Quelle: Hansmeyer/Dillenburger
Im Innern führt eine Wendeltreppe bis in die Kuppel hinauf.
Eingeschossiger 1 : 1-Demonstrator
Hinsichtlich des genauen Baubeginns und der Fertigstellung kann sich Dillenburger noch nicht genau festlegen. Allerdings strebt man eine Fertigstellung bis 2023 an. Auch ist zum heutigen Zeitpunkt schwer zu sagen, ob es einen Zeitraum geben wird, an dem sowohl der Rote Theaterturm wie auch der 3D-Turm in Mulegns besucht werden können. Beide haben einen temporären Charakter, sind aber nicht als Folgeprojekte zueinander angelegt. Die Errichtung soll in den Sommermonaten erfolgen. Hier geht Dillenburger von einer dreimonatigen Bauzeit aus. Gut denkbar ist ein rascher Beginn unmittelbar nach der Schneeschmelze und eine Fertigstellung im Spätsommer, sodass sich der Turm in der laufenden Saison noch für Veranstaltungen nutzen lässt.
Möglich ist auch seine Errichtung in zwei Bauabschnitten – zunächst von einem erweiterten Sockel und einer späteren Ergänzung der oberen Etagen. Beginnen soll alles demnächst, respektive noch vor dem Sommer: mit dem Druck eines kompletten Geschosses als Demonstrator im Massstab 1:1. An diesem sollen noch einmal letzte offene Fragen geklärt werden, insbesondere was die Tektonik des Systems anbelangt. Es soll eine real erlebbare und auch bespielbare Struktur sein, die zwar noch in Zürich gedruckt, die dann aber nach Mulegns transportiert wird, um sie dort der Öffentlichkeit zu präsentieren.

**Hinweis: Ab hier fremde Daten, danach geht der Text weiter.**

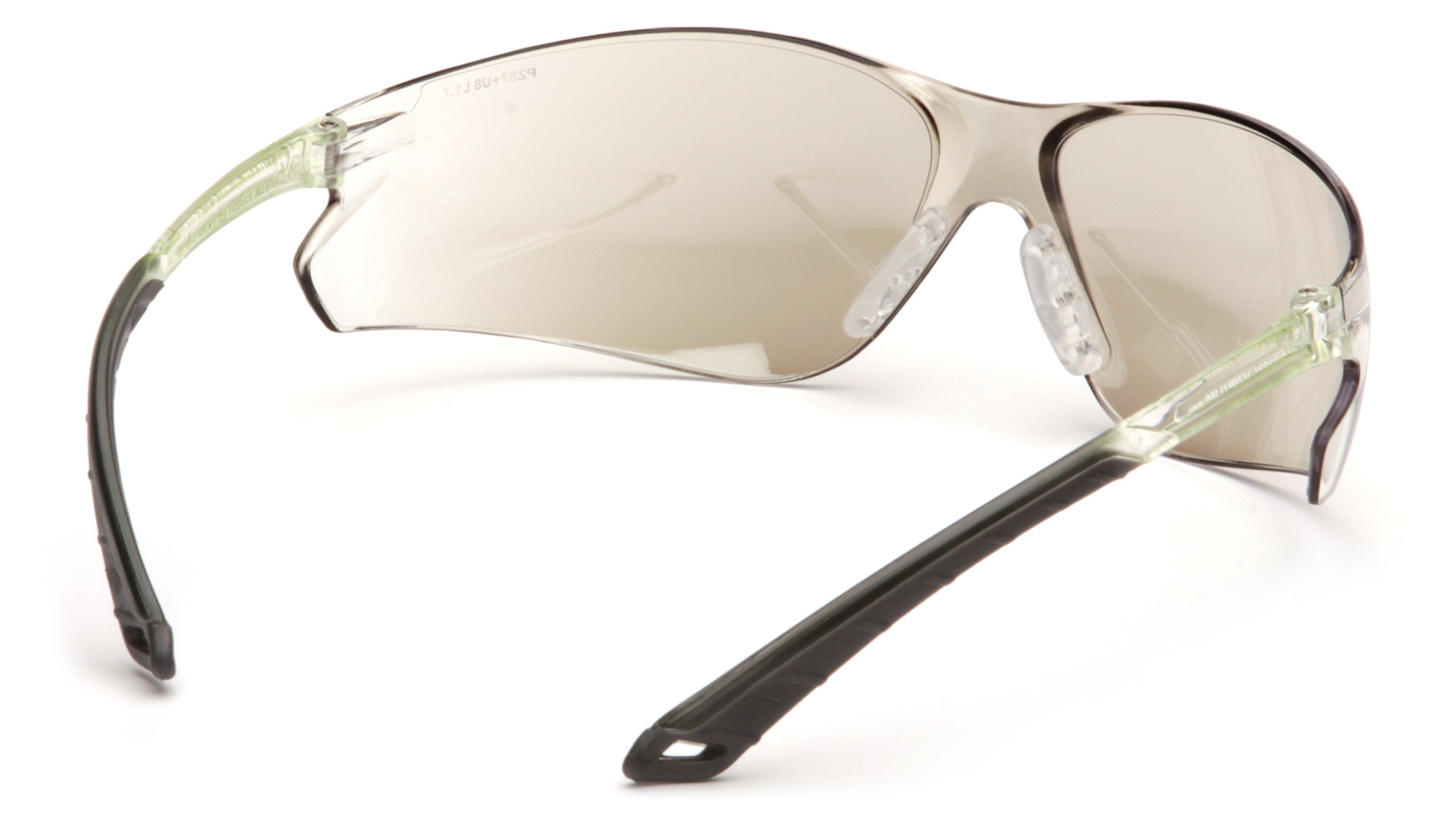 Pyramex Itek Safety Eyewear, Indoor/Outdoor Mirror Lens With Indoor/Outdoor Mirror Temples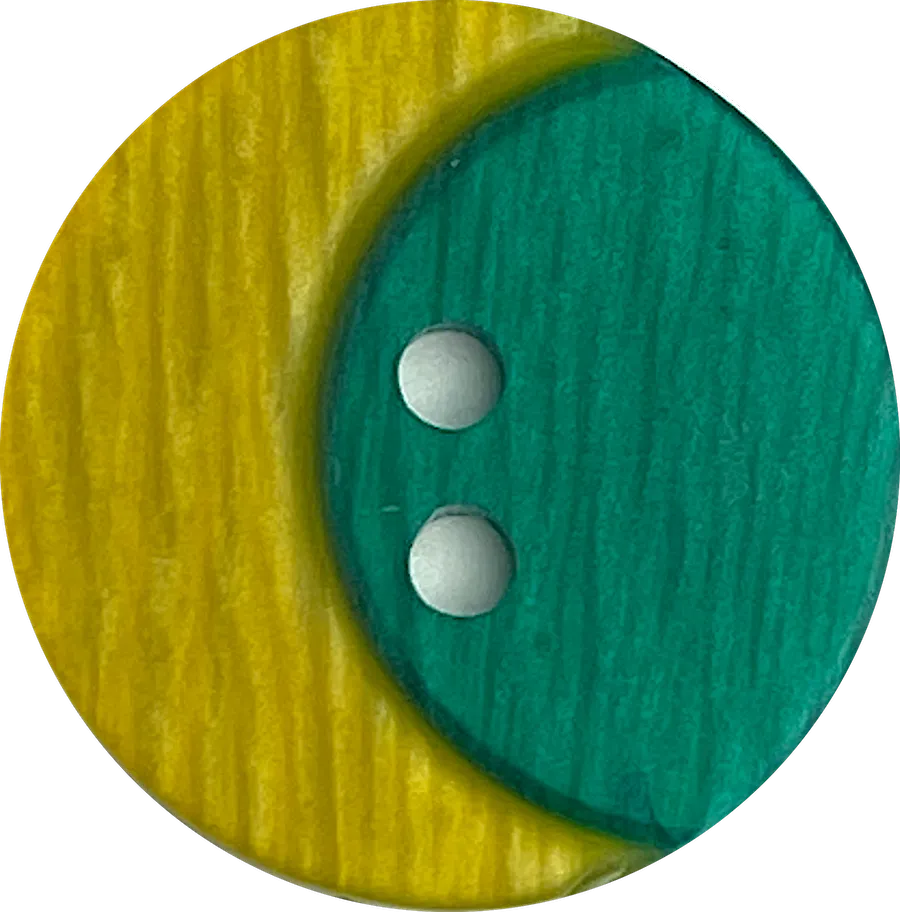 Crescent Moon, Yellow with Green Sky 13/16"    #1509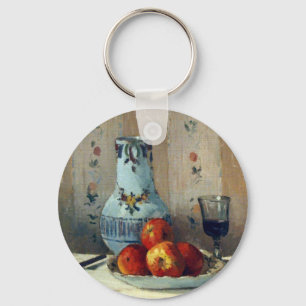 Still Life with Apples and Pitcher - Pissarro Keychain
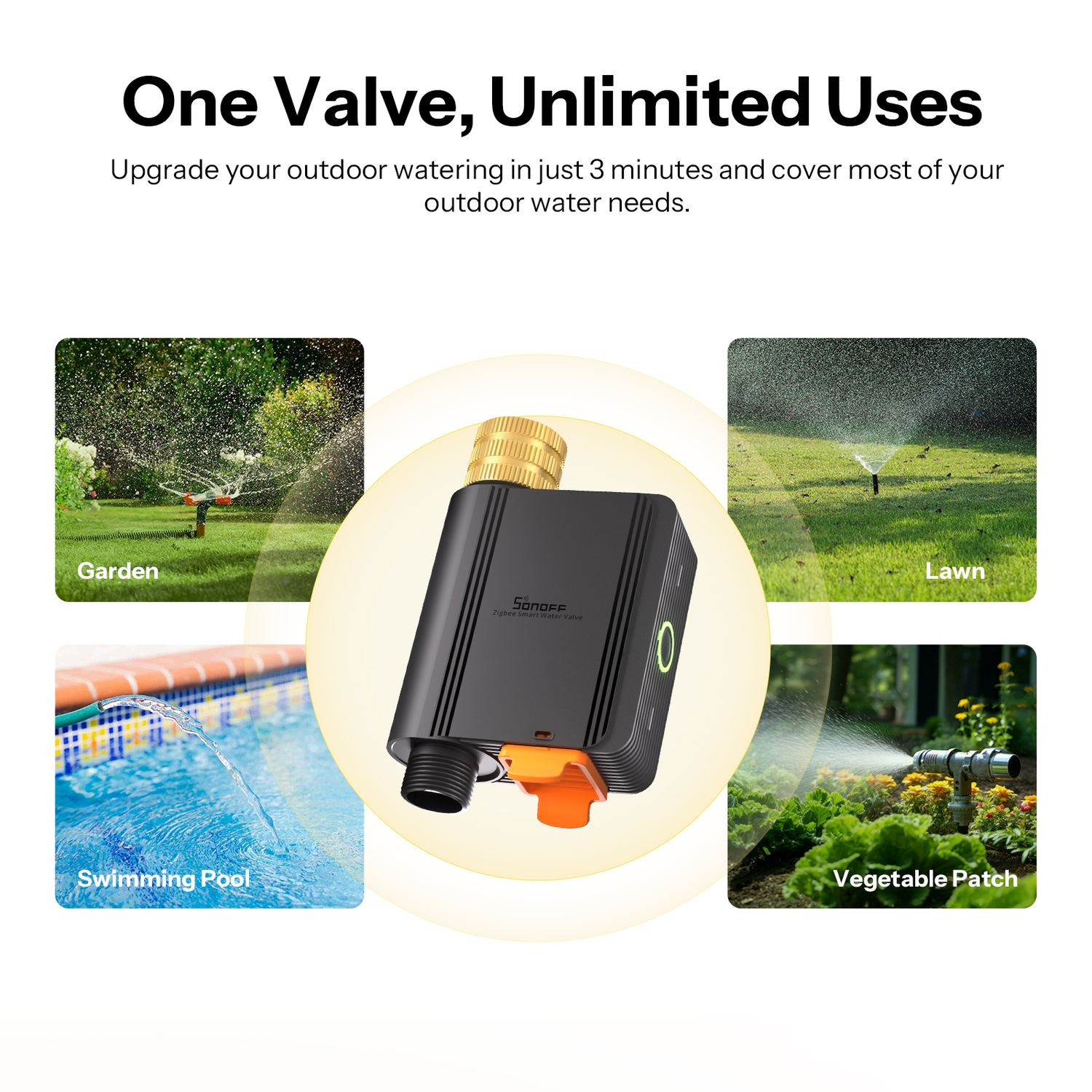 SONOFF Hydro Series Hydro ONE Smart Water Valve mit Durchflussmesser (Zigbee)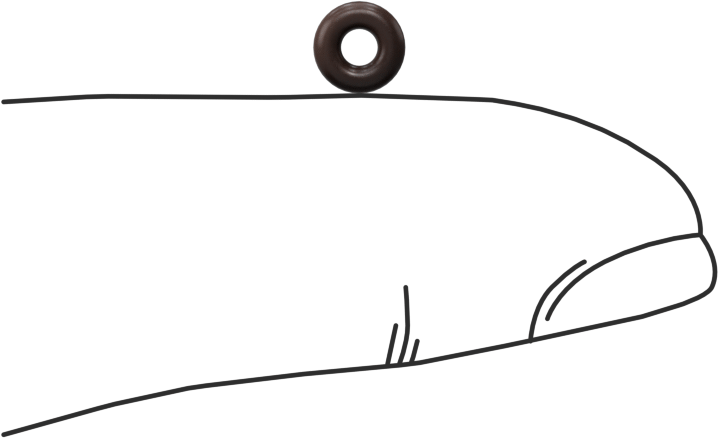Kimyasala Dayanıklı Viton® Floroelastomer O-Ring, Kahverengi, 1.5 mm Genişlik, 2 mm İç Çap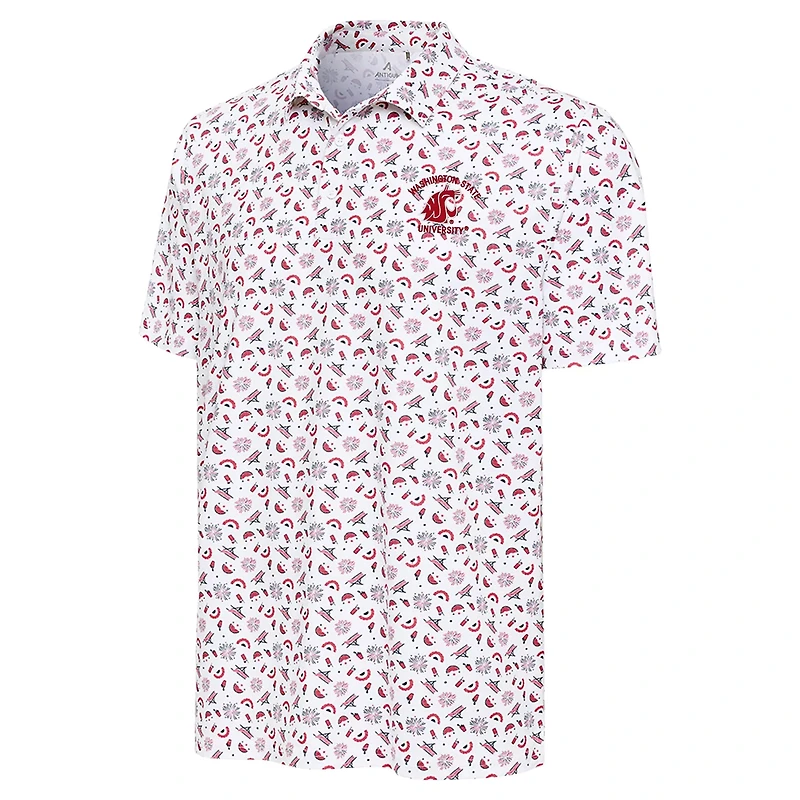 Antigua Washington State Cougars Independence Day Polo
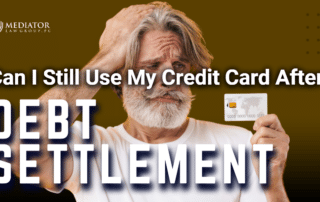 can i still use my credit card after debt settlement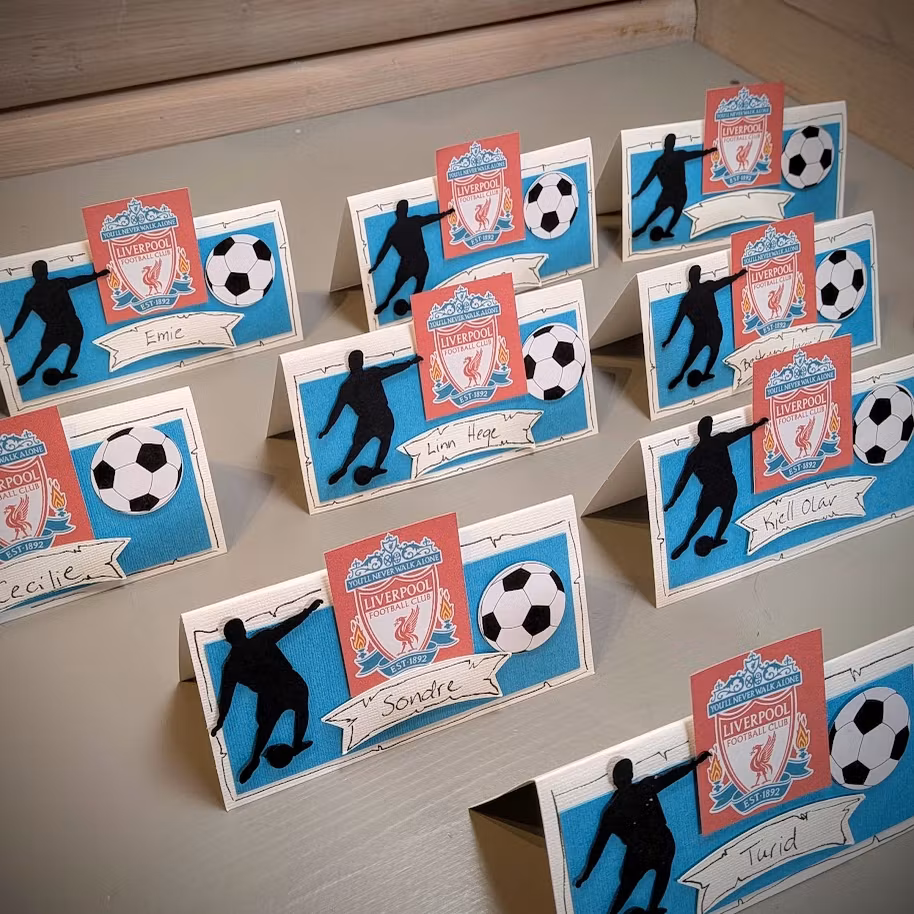 Simple personalised place cards without images/ Enkle personlige bordkort uten bilde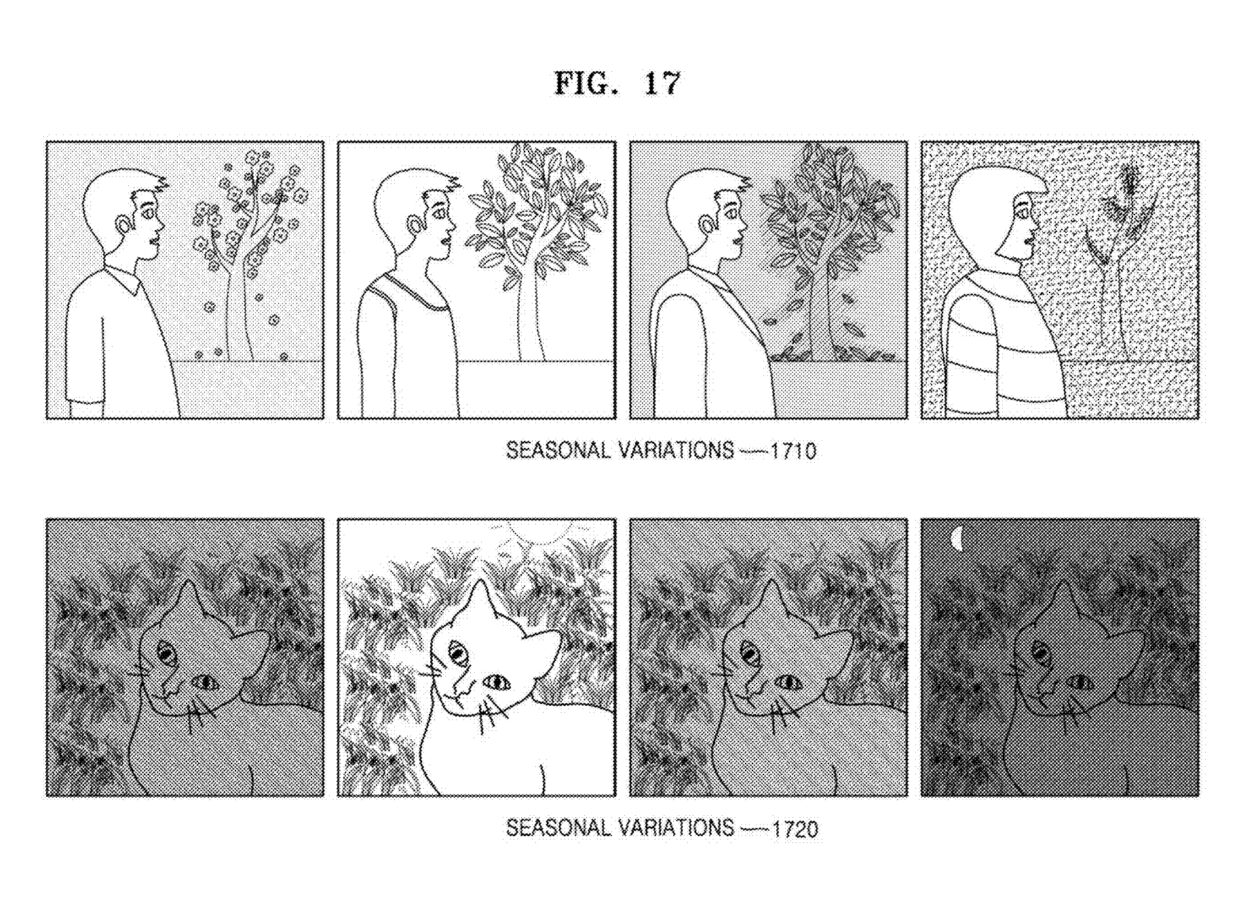 Samsung patent dostosowanie tapety do pogody za pomocą AI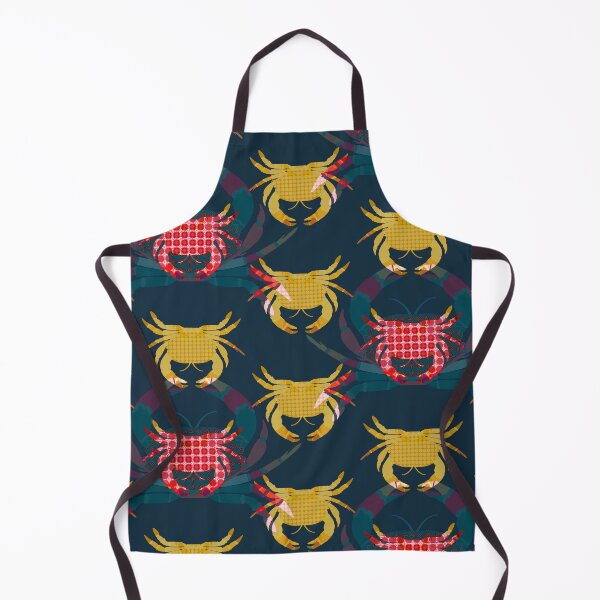 Item preview, Modern digital art of sea life, colorful crabs. designed and sold by Meteryards.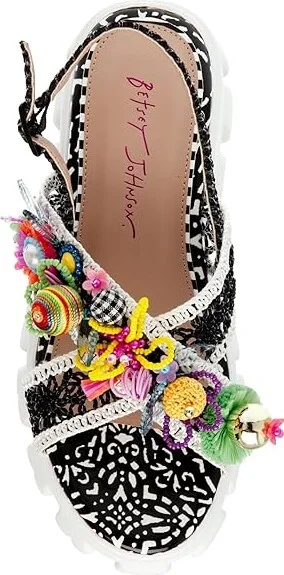 Blue by Betsey Johnson Graysen Women's 1-2 inch heel Shoes Pink : 7.5 M, Synthetic - Image 7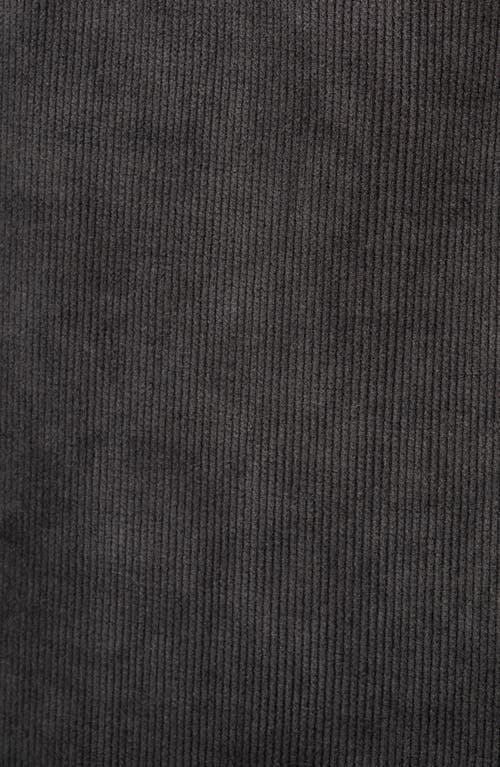 Mango Corduroy Wide Leg Pants In Dark Heather Grey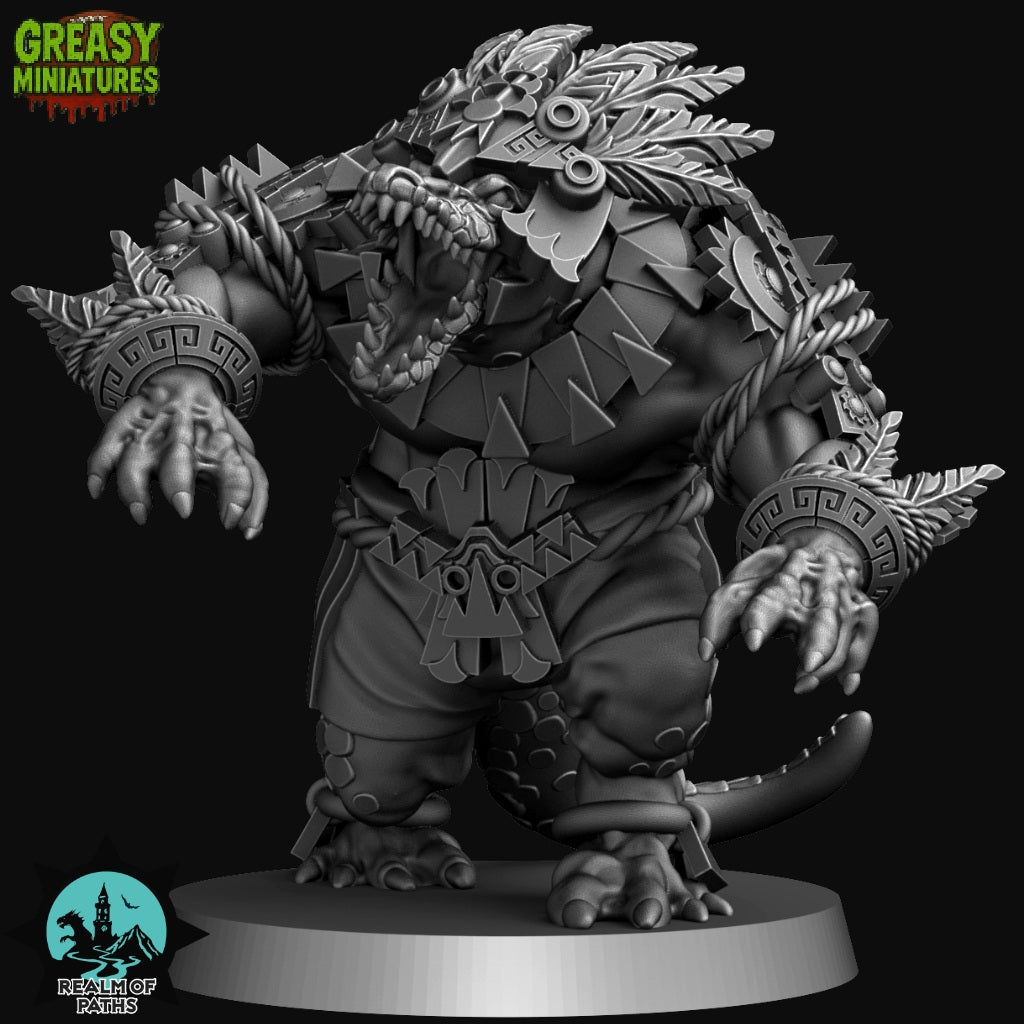 Cold Blooded Reptile Team - Tabletop Wargaming Team - Realm Of Paths - Wargame - Miniatures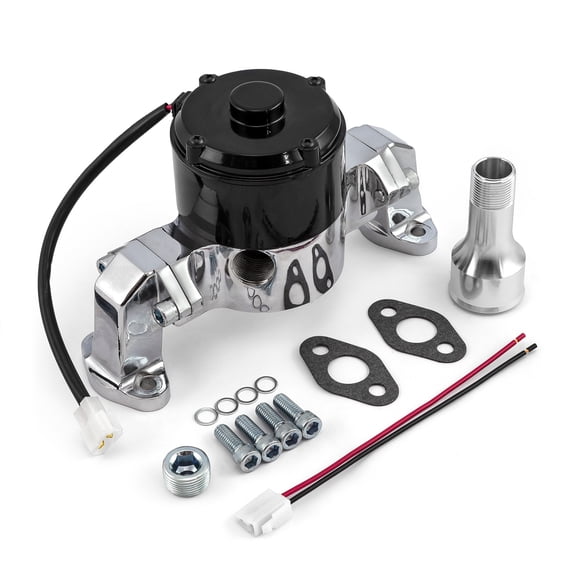 Speedmaster PCE194.1001 Compatible with Chevy SBC 350 35+ Gpm Electric Water Pump [Chrome]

Überhaupt ist ein Grundprinzip des auf 2,5 Millionen Franken geschätzten Projekts die Zerlegbarkeit eines temporär angelegten Bauwerkes. Auch wenn seine Nachnutzung noch vollkommen offen ist, werden seine Bauteile nicht miteinander vergossen, seine Vergänglichkeit ist essentieller Teil des Entwurfsgedankens.